- [Work to complete] Could you put every line of the records below into a JSON list of strings, one string per line, with blank lines skipped and the pictures left out?
══ Extracted data
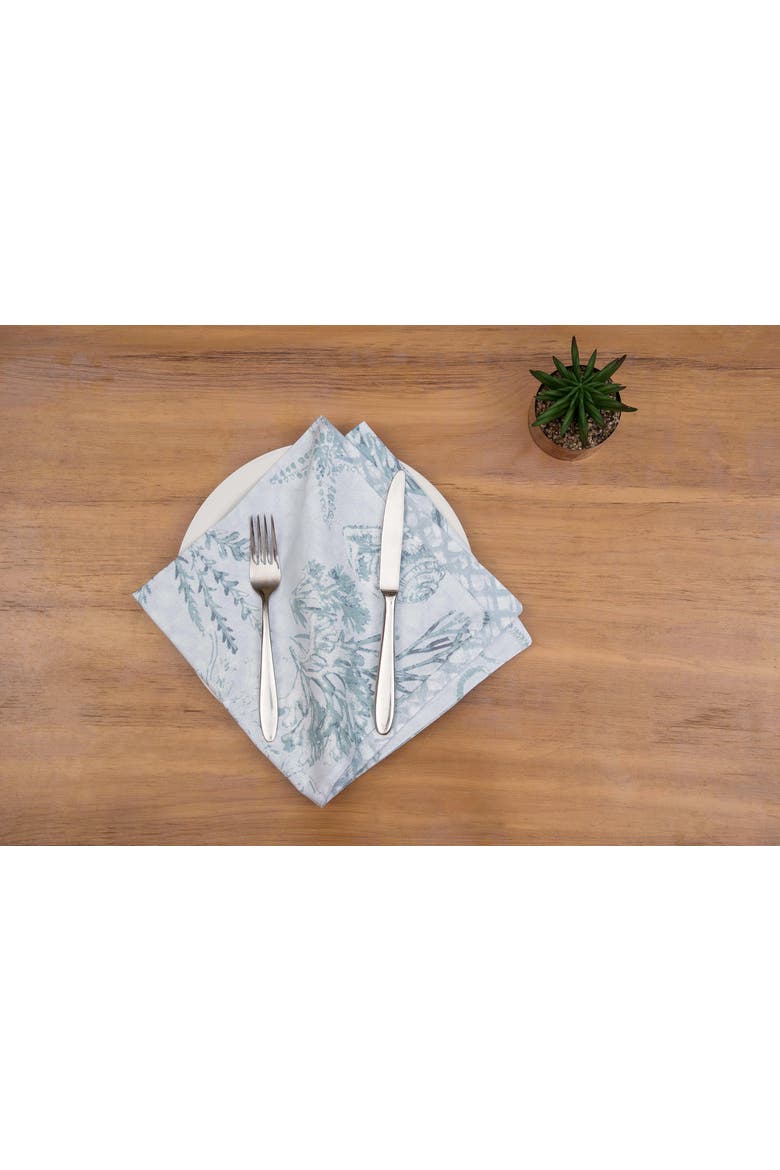Cerulean Breeze Coastal Marine  Set of 6 Cloth Napkins, Alternate, color, Blue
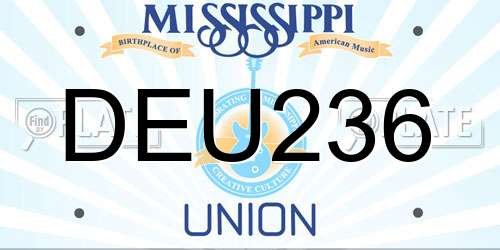 DEU236 Mississippi License Plate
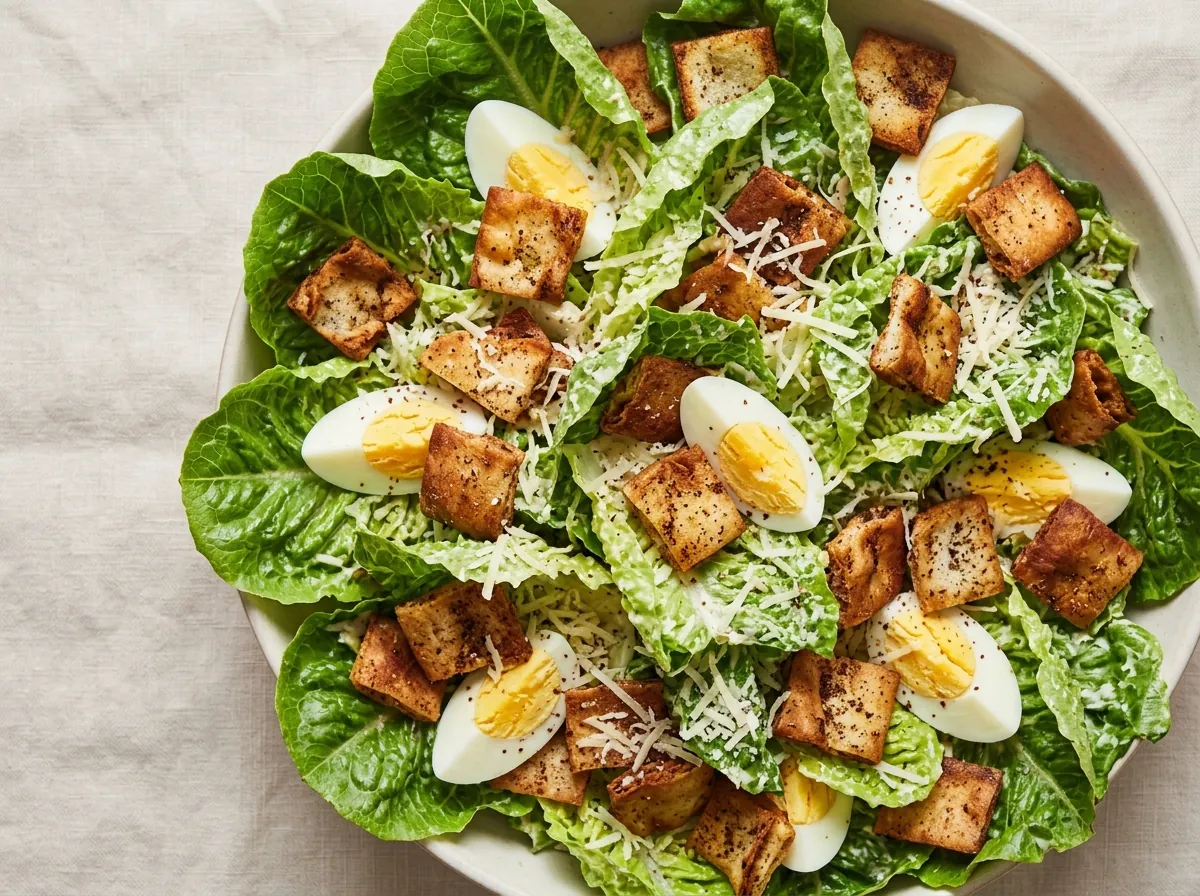 Arabic Caesar Salad with Toasted Pita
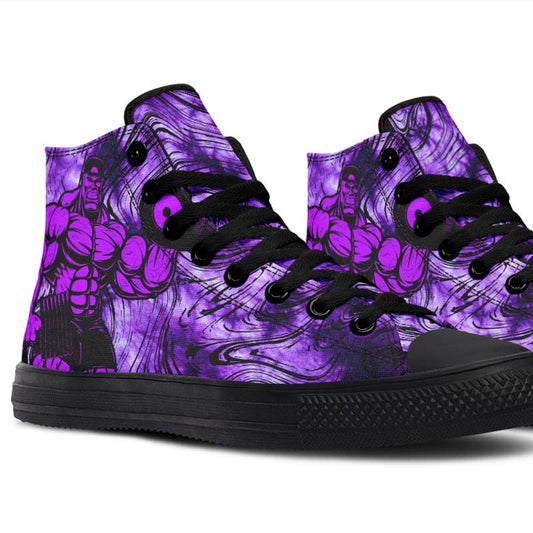 Men's And Women's Fashion Color Printing High-top Canvas Shoes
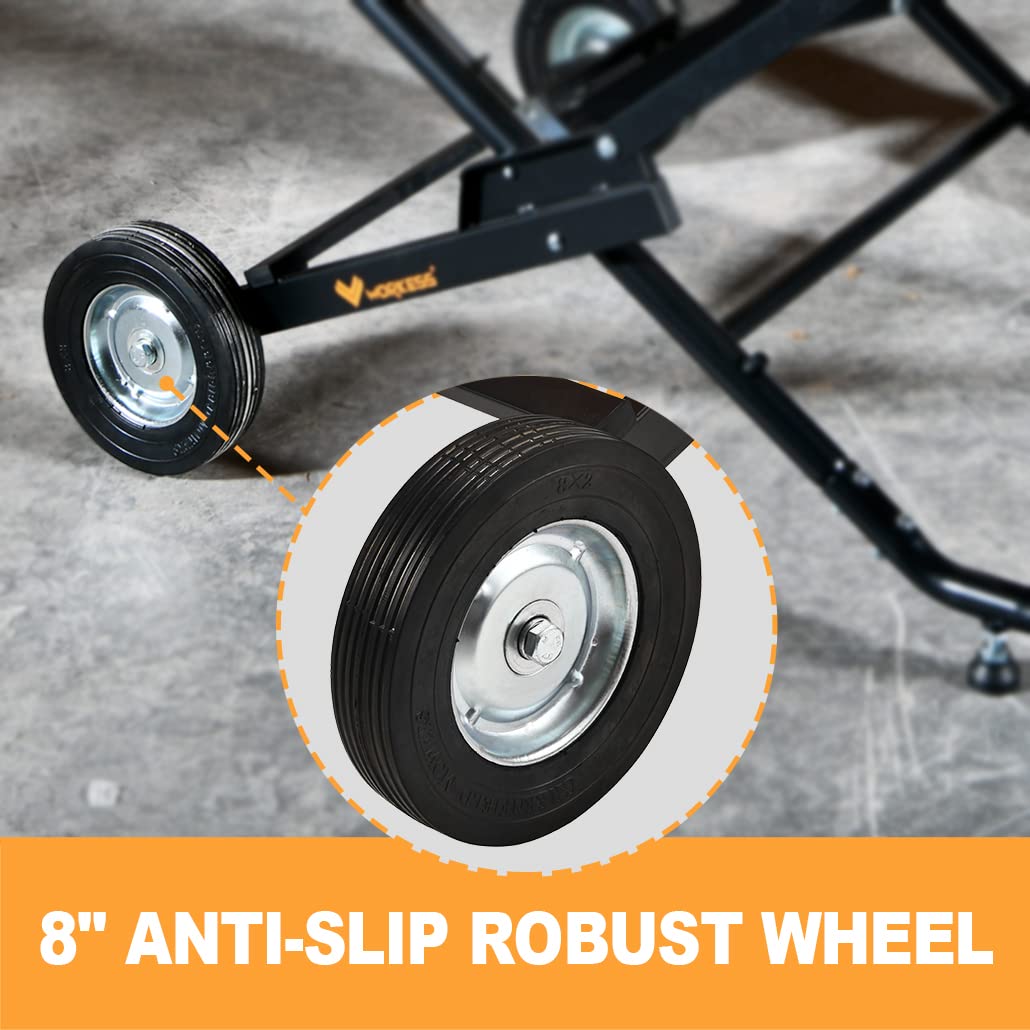 Portable Foldable Table Saw Stand with 8 Inch Wheels K3258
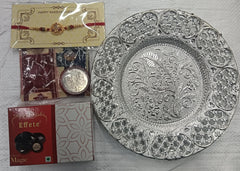 Designer Rakhi Combo Gift Set for Brother with Choco Magic, Tilak Tray & Coin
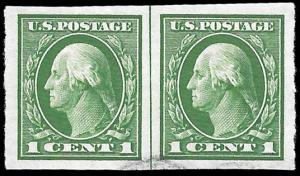 1912 US SC # 408 XF SUPERB  LINE PAIR H USED NH ng MACH. CANCEL - VERY SOUND -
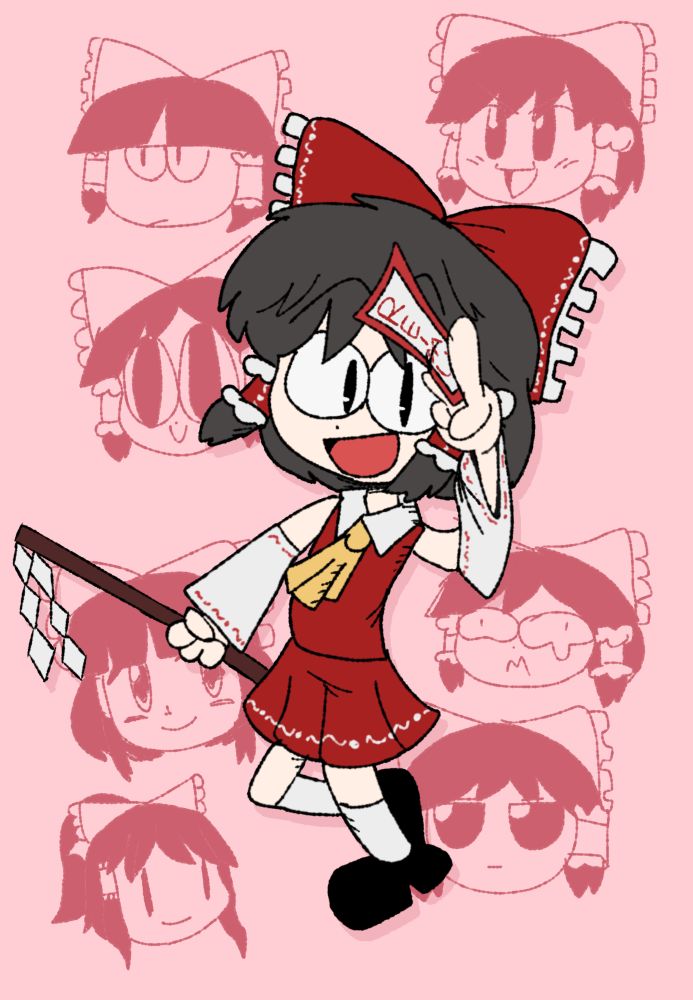 A drawing featuring Reimu Hakurei alongside various versions of the character in the background (including a Yukkuri, Fumo, Sr. Pelo's version and a Walfa)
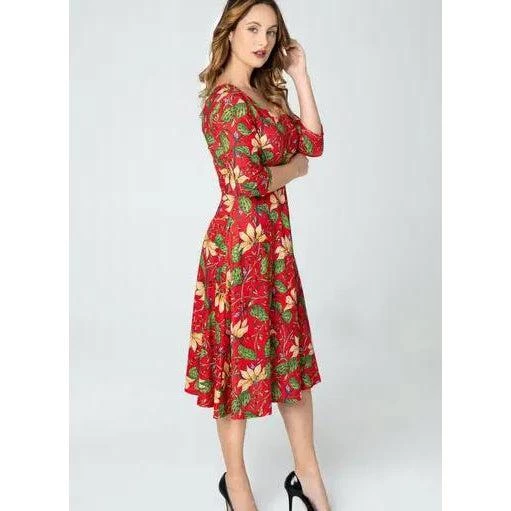 Women's Apparel Miss Lulo Pamela Swing Dress In Red Floral Print 6 Women's Apparel Miss Lulo Pamela Swing Dress In Red Floral Print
════
- [Expected answer]
[
  "Cerulean Breeze Coastal Marine  Set of 6 Cloth Napkins, Alternate, color, Blue",
  " DEU236 Mississippi License Plate",
  " Arabic Caesar Salad with Toasted Pita",
  " Men's And Women's Fashion Color Printing High-top Canvas Shoes",
  " Portable Foldable Table Saw Stand with 8 Inch Wheels K3258",
  " Designer Rakhi Combo Gift Set for Brother with Choco Magic, Tilak Tray & Coin",
  " 1912 US SC # 408 XF SUPERB  LINE PAIR H USED NH ng MACH. CANCEL - VERY SOUND -",
  " A drawing featuring Reimu Hakurei alongside various versions of the character in the background (including a Yukkuri, Fumo, Sr. Pelo's version and a Walfa)",
  " Women's Apparel Miss Lulo Pamela Swing Dress In Red Floral Print 6 Women's Apparel Miss Lulo Pamela Swing Dress In Red Floral Print"
]